Task item - Look through the data below and output, unchanged, every line from the one holding "CSF Radiators 3531" through the one holding "Phlebodium Condensed Bold", inclusive. Skip the pictures.

Dataset records -
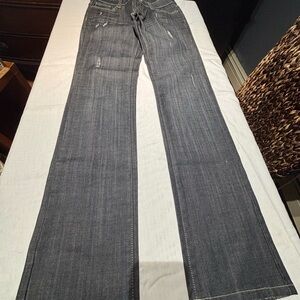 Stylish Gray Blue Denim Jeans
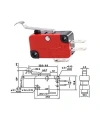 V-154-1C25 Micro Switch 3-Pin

* * *

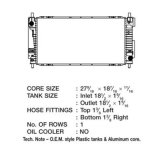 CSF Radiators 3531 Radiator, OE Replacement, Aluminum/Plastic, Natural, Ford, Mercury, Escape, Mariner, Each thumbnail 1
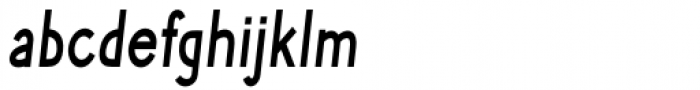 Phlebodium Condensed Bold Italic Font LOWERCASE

Output for this task -
 CSF Radiators 3531 Radiator, OE Replacement, Aluminum/Plastic, Natural, Ford, Mercury, Escape, Mariner, Each thumbnail 1
 Phlebodium Condensed Bold Italic Font LOWERCASE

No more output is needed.